There are now around 2 lakh Bangladeshis in Kuwait, which used to recruit monthly around 3,000 workers, but hired only 319 Bangladeshis throughout last year.
On the other hand, by partial ban, Bahrain also recruited not more than 1,100 workers monthly last year, while the number was around 1,300 earlier.
Businesses say when international racketeers dominate the recruitment process workers get exploited and engaged in crime that annoys the host countries.
“Recruitment bans by the three Gulf countries were surely linked to such reasons and negligence of our foreign missions,” a recruiting agent observes.
“As buy-and-sale of job approvals brings huge profit, agents [unlicensed brokers] buy more job approvals or visas for more profit,” says a manpower broker in Malaysia.
The cancellation of 55,000 visas by Malaysia is not only for economic reason, he adds. Many Bangladeshis were left unemployed and they stayed in the open, while many others were kept in ‘go-downs’ in Malaysia. These annoyed the Malaysian government, he notes.

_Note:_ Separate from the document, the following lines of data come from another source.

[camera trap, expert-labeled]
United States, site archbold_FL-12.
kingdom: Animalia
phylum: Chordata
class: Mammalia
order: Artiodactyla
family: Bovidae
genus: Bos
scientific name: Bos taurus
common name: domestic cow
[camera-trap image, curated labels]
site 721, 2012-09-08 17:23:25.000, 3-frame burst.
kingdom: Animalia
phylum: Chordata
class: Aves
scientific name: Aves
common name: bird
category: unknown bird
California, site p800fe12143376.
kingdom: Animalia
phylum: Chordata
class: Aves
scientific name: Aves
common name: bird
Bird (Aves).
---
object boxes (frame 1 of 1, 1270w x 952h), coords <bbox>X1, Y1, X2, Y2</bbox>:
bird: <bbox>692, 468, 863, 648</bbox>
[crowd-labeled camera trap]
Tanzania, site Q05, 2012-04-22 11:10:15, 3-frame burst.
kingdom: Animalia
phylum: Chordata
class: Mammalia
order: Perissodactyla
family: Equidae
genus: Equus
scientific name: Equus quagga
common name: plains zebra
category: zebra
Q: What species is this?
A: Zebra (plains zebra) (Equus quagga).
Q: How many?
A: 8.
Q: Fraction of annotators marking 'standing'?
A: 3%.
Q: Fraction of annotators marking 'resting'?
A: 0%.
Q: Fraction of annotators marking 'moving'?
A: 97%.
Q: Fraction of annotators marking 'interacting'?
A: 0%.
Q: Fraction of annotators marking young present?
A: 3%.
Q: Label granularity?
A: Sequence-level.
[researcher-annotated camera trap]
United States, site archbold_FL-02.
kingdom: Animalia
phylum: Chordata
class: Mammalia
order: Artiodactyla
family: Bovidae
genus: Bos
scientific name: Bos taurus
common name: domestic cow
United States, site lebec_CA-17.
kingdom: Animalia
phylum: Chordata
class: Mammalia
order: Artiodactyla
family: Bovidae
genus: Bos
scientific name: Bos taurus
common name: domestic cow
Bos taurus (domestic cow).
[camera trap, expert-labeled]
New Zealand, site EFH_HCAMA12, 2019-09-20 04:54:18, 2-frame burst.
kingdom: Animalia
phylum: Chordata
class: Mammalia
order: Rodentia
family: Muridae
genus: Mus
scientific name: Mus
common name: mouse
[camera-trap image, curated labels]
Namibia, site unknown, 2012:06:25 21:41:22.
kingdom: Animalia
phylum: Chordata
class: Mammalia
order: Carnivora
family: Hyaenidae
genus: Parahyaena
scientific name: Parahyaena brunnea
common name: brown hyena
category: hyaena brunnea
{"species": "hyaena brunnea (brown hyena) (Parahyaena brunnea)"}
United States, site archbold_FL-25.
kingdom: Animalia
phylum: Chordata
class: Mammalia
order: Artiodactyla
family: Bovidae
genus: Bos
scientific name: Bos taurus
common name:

About unemployment of Bangladeshis in Singapore, a Singaporean rights activist said, “It is not for recession, but because they were brought as extra workers.”
When Malaysia froze intake of Bangladeshis on October 3 in 2007, the country’s then home minister Datuk Seri Mohd Radzi Sheikh Ahmad commented, “The presence of too many agents from Bangladesh in Malaysia, who used Malaysians as sub-agents, and the huge amount of money involved, is not a healthy sign, it is not good for the country.”
Kuwait’s Labour Minister Sabah Khaled AL-Hamd Al Sabah in an occasion in 2007 expressed annoyance over unscrupulous agencies and said they were facing problems in recruiting labour from Bangladesh.
Nasser al-Abdali, head of the Kuwaiti Society for the Development of Democracy, said visa trading in Kuwait was worth about three billion dollars annually and charged that officials facilitated the illegal trade, reported the Arab Times on August 24 last year.
“We are concerned over recruiting workers, but not making sure that they get good salaries and are not exploited,” says Sakiul Millat Morshed, a migration expert.